Les compléments alimentaires dangereux pour la santé ?

Un rapport du 7 février de l’Académie nationale de pharmacie alerte sur les compléments alimentaires à base de plantes et la dangerosité de certains d’entre eux, en vente libre en pharmacie, grands surfaces ou boutiques bio.
Une liste des plantes, autres que les champignons, autorisées dans les compléments alimentaires a été publiée dont l’Académie a fait l’analyse. Des chercheurs ont remarqué que certaines plantes avaient les mêmes propriétés qu'un médicament, avec des risques d’interactions médicamenteuses (pamplemousse, millepertuis), d'autres pouvant même altérer des traitements anticancéreux, comme le soja. Le point commun pointé du doigt entre ces compléments alimentaires est qu’ils contiennent des principes actifs (hétérosides hydroxyanthracéniques) retrouvés dans les médicaments classés comme « laxatifs stimulants ». D’après le rapport, ces laxatifs sont « puissants mais irritants pour le tube digestif ». Ils sont surtout retrouvés dans les produits minceurs vendus en gélules provoquant des nombreux effets indésirables (forte déshydratation, diarrhées, douleurs abdominales, troubles cardiaques). Les produits aloé (bourdaine, séné, rhubarbe...), peuvent aussi présenter des risques carcinogènes. L’Académie alerte également sur la dépendance notamment chez les personnes âgées ou un détournement abusif par certaines personnes anorexiques. D’après une étude publiée dans le New England Journal of Medicine, réalisée entre 2004 et 2013 aux USA, 23 000 personnes ont été accueillies aux urgences de 63 hôpitaux (soit 71,8% des visites aux urgences) et 2 000 ont été hospitalisées suite à la consommation de compléments alimentaires visant à une perte de poids.

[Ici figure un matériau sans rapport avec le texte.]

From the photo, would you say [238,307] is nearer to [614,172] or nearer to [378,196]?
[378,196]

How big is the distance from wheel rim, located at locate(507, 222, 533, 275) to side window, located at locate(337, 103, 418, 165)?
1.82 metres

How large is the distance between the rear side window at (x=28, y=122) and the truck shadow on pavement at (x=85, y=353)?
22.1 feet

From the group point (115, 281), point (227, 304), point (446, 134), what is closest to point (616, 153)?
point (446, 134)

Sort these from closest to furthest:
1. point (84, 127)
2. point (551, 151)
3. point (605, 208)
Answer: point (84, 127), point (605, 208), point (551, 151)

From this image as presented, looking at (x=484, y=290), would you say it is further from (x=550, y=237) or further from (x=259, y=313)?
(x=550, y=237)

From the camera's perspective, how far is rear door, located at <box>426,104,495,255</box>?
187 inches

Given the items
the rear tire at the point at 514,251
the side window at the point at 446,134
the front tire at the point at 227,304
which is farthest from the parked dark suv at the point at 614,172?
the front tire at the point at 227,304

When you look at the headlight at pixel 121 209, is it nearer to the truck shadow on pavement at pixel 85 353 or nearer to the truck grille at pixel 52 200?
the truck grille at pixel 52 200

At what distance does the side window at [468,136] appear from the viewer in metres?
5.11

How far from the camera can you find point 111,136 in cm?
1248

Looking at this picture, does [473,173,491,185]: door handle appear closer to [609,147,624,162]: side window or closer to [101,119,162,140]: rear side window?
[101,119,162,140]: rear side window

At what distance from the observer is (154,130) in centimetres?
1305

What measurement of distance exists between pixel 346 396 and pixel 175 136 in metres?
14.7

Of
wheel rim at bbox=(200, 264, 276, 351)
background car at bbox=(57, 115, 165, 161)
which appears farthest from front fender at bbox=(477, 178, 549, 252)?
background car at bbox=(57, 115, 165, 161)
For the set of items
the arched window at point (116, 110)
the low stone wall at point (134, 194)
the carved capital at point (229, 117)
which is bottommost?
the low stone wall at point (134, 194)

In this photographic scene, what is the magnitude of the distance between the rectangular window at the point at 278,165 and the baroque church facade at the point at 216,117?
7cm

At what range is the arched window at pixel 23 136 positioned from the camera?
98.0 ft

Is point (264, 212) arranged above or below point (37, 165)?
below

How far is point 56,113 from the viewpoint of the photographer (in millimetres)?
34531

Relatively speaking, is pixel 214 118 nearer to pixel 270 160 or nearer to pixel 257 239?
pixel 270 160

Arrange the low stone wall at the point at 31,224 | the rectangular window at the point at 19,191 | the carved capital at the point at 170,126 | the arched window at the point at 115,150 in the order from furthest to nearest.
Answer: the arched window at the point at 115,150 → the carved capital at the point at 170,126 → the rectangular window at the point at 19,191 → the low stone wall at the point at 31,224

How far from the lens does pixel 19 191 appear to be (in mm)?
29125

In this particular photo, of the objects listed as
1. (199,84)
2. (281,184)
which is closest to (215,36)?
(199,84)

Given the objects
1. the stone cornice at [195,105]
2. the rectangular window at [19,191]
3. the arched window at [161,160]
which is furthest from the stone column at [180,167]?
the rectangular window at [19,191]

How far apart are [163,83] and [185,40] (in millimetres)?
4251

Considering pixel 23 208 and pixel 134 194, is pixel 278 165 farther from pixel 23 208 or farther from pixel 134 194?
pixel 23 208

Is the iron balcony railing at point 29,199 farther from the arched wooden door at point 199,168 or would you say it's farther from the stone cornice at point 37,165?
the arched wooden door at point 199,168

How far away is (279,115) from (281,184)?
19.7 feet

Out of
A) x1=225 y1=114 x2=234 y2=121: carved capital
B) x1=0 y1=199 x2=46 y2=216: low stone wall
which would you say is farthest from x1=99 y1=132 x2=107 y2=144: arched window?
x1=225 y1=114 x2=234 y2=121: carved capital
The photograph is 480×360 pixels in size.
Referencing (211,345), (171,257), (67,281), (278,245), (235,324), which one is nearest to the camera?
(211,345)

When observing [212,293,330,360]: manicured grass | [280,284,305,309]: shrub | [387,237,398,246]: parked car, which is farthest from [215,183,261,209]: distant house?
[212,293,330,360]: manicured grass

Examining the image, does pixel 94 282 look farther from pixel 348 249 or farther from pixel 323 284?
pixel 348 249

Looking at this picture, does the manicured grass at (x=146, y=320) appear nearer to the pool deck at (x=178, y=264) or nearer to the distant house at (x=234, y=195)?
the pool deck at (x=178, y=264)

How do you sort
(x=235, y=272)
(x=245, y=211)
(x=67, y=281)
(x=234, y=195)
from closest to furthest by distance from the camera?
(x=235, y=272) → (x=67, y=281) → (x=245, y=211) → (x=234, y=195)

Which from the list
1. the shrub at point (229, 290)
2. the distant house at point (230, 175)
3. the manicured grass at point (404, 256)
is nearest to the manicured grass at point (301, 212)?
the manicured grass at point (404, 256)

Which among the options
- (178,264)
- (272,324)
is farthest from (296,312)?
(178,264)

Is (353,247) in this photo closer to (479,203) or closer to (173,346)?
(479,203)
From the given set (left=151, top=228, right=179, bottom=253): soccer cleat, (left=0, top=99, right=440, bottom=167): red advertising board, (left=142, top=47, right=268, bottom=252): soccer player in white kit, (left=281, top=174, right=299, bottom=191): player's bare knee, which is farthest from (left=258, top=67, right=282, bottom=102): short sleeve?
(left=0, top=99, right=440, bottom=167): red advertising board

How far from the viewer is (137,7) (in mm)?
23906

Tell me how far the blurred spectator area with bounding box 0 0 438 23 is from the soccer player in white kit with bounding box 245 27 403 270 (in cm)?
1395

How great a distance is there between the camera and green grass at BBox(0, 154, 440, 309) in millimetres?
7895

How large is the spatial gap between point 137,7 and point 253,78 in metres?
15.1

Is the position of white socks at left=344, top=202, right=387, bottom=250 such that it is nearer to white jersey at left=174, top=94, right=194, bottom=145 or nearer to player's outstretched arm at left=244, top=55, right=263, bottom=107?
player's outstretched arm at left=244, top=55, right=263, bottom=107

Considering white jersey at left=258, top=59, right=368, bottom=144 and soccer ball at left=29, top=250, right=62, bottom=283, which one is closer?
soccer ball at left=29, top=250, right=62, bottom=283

Les personnes âgées de 20 à 34 ans représentaient 58 % des cas.
Dans cette liste, il existe certaines « plantes ou des parties de plantes dont l’usage alimentaire n’existe pas, dont l’intérêt nutritionnel est nul ». Il y figure des plantes dont les « substances sont à surveiller » et d’autres en « restrictions ». Le rapport demande donc un meilleur étiquetage des compléments alimentaires afin de préciser au consommateur les contre-indications ou la durée de consommation optimale.

Source : Medisite 09/02/2019
Commentaire
Bruno BEAUJOIN
11/02/2019
Ce n'est pas trop tôt
David M.
11/02/2019
Bonjour et merci pour cet article. Toutefois, je ne sais si c'est le rédacteur originel ou la personne qui l'a retransmis sur Celtipharm, mais il ne me paraît pas très clair dans le sens où tout semble mis dans le même sac : Il est évoqué tout d'abord le risque d'interaction médicamenteuses du pamplemousse et du millepertuis ainsi que celui lié au soja, phytohormone et traitement anticancéreux. Soit. A ma connaissance, ces plantes ne possèdent pas de dérivés hydroxyanthracéniques. C'est bien un autre groupe de plantes, telles que l'aloès, la bourdaine, le séné, la rhubarbe ici citées qui sont en cause à ce niveau et pas celles du paragraphe précédent. Concernant la dépendance, il s'agit là de la dépendance aux laxatifs, phénomène lié à la classe et non pas aux plantes entrant dans la composition de ces derniers. Le fait que plus de 70% du nombre total de visites aux urgences soit lié à la consommation de compléments alimentaires visant une perte de poids me parait un chiffre énorme mais là, c'est juste une impression et je suis preneur de la source. A noter qu'il est ici question des Etats-Unis et de CA visant une perte de poids. On ne parle donc plus seulement des laxatifs mais d'autres classes d'anorexigènes type amphétaminiques, brûleurs... Législation différente, statut différent, source d'approvisionnement également. Difficile à comparer avec la France. Ensuite, une personne qui prend du millepertuis ne le prend pas pour pallier une carence. Je ne dis pas que je cautionne (ou pas) cette pratique, juste qu'il faut quand même comprendre qu'il existe des CA type vitamine C, d'autres type millepertuis et que leur finalité n'est pas la même. Aussi, il ne me parait pas illogique que certaines plantes entrant dans la composition des CA n'aient pas d’intérêt nutritionnel : tel n'est pas leur but. Étiqueter, bien sûr. Réglementer, évidemment. Tout mélanger, non. je ne défends ni n'accuse, ces plantes mais plutôt déplore la forme de l'article. Cela aboutit à des discours approximatifs, voire erronés, ce qui fait perdre tout crédit à un professionnel qui veut tenir un argumentaire raisonné à un patient en questionnement.